Do Me a Favor
Page 6
His hands curl into fists. For several beats, his muscles are so visibly taut, I think he’s going to pick up the table and throw it across the room. In degrees, he relaxes, though when he speaks to me again, his voice is a rasp. “I will not touch you right away.”
“That’s not good enough.”
“If you knew the effort it is taking me not to fuck you on all fours right now, it would be good enough, little girl.”
I react as if I’ve been slapped.
Not because I’m offended, but because the imagery is crude and base…and it causes heat to tumble around in my middle. That warmth travels down, down, until the sheer panel I’m using to cover my womanhood feels embarrassingly flimsy. Can he see the moisture beginning to coat my folds? Why am I reacting this way to a violent man?
“Fine,” I whisper. “Not right away.”
Because what choice do I have? I’ve already established I can’t make it out the door without being stopped and potentially making him madder.
On unsteady legs, I cross the room and sit down in the chair he indicates, our eyes meeting over my shoulder, his hands gripping the chair back so tight, the piece of furniture must be on the verge of snapping.
“I’m not used to holding back my impulses, Posy,” he says thickly, leaning down to inhale just above the curve of my neck. “But you make me want to learn.”
My throat is flexing too dramatically to speak. “Sit down and start talking.”
Until he begins to circle the table, I don’t realize how my seated position makes it even harder to hide my flesh. When I cross my legs, my sex is visible from below. When I uncross them and cover myself with the tutu, the position looks indecent, legs spread, hand cupping the juncture of my thighs. He pulls a chair over and sits down directly in front of me, watching me fight with indecision, his attention hot on my core, the stiffness jutting up behind his fly. He manspreads, unabashed by his aroused state, jaw flexing.
I have no choice but to cross my legs and allow a peek at my private flesh. “A gentleman would offer me something to cover myself.”
“I am not a gentleman.” The sound of his heavy breathing fills the room. “You make me want to learn that, too. But a hundred years of lessons couldn’t make me polite around that perfect little cunt of yours. Would be a waste of time.”

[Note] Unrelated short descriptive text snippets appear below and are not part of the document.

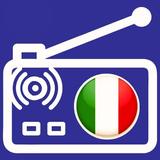Radio Rai 1 Diretta Italia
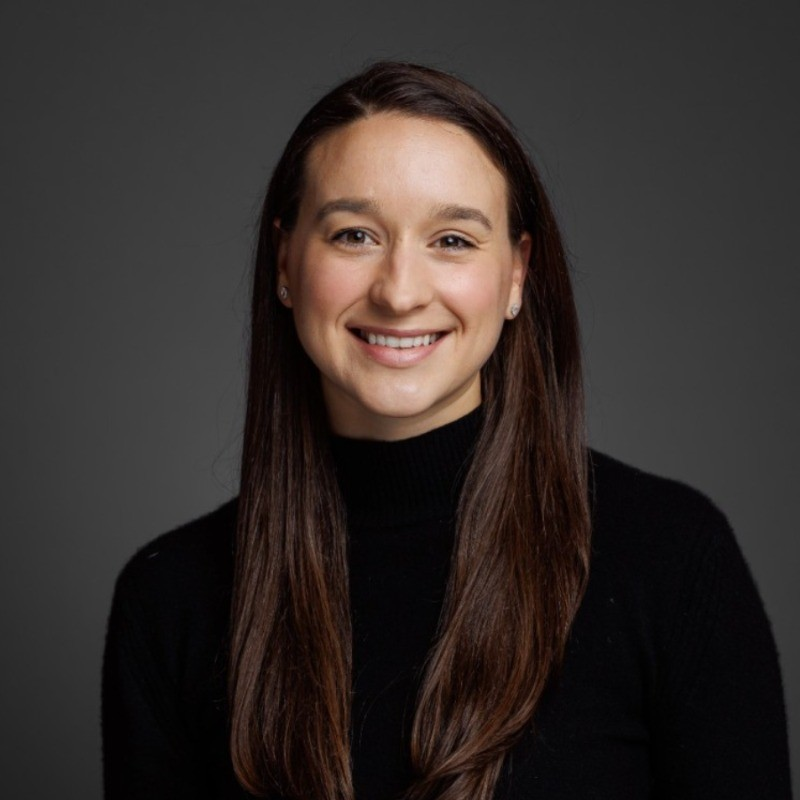 Colleen Flynn avatar image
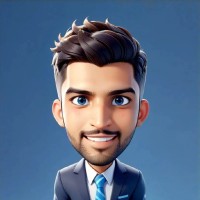Raj Paliwad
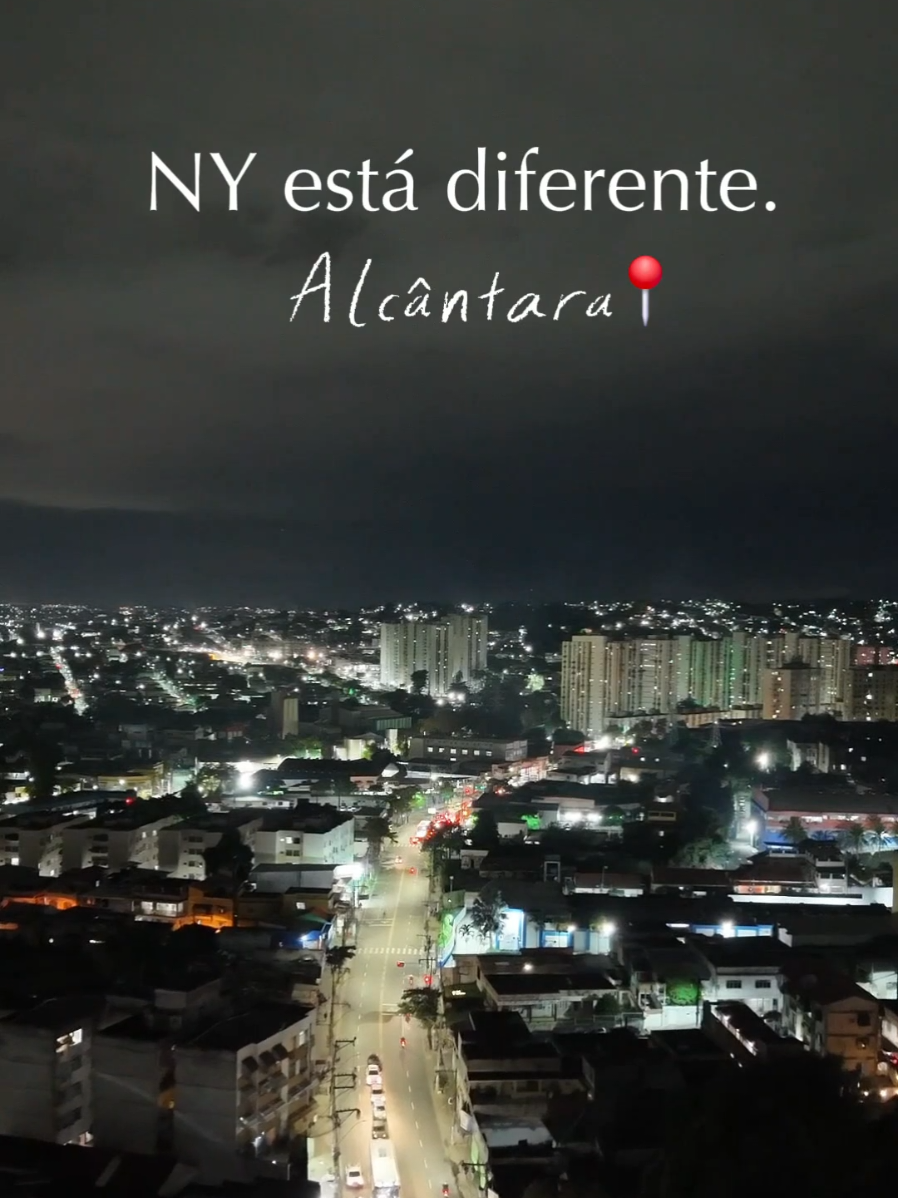 @IH,ACHEI!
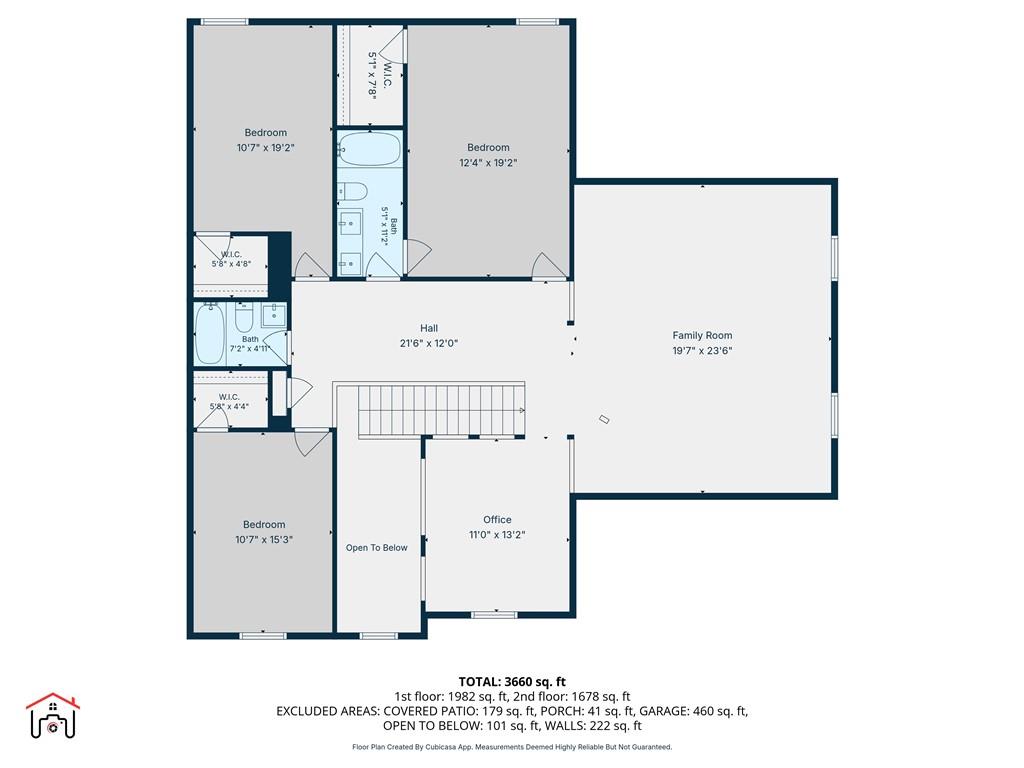 220 Seth Terrace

It’s a challenge to remain still when I have the sudden need to squeeze my legs together. To run my palms up and over my sensitive breasts. But the moves would be too telling and I sense he would be dragging me back to the mattress in seconds if I let on that I’m…that he…arouses me against my will. “Tell me why you hate women,” I whisper.
“They lie. You all lie.”
“Men and woman lie an equal amount.”
“No.” He shakes his head. “I never lie.”
“Then you’re an exception to the rule.”
He leans forward, those light blue eyes laser focused. “Do you lie?”
My gut reaction is to say no, because I want to take away his false perception of women, but he would know. He’d see through me. And I find I want to be one hundred percent honest with this man. I want to be an exception to the rule for him, too. “I have told lies. Small ones. Mostly to your brother.”
His right eye ticks. “I no longer wish for you to spend time with my brother.”
“That’s going to be difficult, since he’s my ballet coach.”
Smith’s fist slams down onto the table. For a moment, he seethes—and then he lunges to his feet, flipping the table over entirely. “What lies do you tell him?” he shouts.
“How did this conversation become about me?”
“What lies, Posy?”
“Mostly about what I eat,” I blurt. “Ballerinas, especially principal dancers, need to maintain a certain appearance. I’m not sure who decided that was true, but managers and chorographers are very unforgiving about anything they decide is an imperfection. But I love chicken sandwiches from Wendy’s.” How ridiculous that my face should be piping hot right now. “So, um…yes, I lie sometimes and claim I’ve had a spinach salad for dinner, when I really had a crispy chicken combo meal. Sue me, you know?”
Smith is very silent. Frowning at me thoughtfully beneath a knit brow.
“I lied once about having my period, so I could get out of rehearsal. I…just couldn’t go.”
“Why not?”
“One of the other dancers…I guess you could call her my rival. Baker overheard her talking badly about me and I just…” Heat presses in behind my eyes. “I guess I just needed a little break. So I lied. I lied and climbed out my window and went for a walk. All day.”